--- BEGIN Records ---
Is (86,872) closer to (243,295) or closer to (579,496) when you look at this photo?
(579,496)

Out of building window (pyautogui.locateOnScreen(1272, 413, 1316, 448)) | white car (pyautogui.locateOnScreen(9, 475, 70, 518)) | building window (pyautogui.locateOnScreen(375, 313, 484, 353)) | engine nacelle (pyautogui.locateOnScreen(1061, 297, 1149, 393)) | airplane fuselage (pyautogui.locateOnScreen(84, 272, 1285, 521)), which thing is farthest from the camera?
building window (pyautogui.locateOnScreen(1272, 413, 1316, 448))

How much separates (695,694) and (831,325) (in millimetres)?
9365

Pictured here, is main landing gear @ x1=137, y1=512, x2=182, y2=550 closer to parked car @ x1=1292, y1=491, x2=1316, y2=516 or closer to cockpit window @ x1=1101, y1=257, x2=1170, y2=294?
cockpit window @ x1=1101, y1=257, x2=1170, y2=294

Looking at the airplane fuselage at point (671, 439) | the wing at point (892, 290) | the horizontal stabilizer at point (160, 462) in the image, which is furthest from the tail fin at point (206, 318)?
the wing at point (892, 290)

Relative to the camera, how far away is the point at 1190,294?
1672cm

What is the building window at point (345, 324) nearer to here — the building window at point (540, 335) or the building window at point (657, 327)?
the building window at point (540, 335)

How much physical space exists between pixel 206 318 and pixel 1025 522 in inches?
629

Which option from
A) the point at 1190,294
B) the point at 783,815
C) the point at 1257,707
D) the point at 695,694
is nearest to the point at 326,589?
--- END Records ---
▶ [What the task asks]: Write out the items word for word, starting at the line that contains "What is the" and stopping after the last line of the items.

▶ [Task answer]:
What is the building window at point (345, 324) nearer to here — the building window at point (540, 335) or the building window at point (657, 327)?
the building window at point (540, 335)

How much physical space exists between pixel 206 318 and pixel 1025 522 in inches?
629

Which option from
A) the point at 1190,294
B) the point at 783,815
C) the point at 1257,707
D) the point at 695,694
is nearest to the point at 326,589?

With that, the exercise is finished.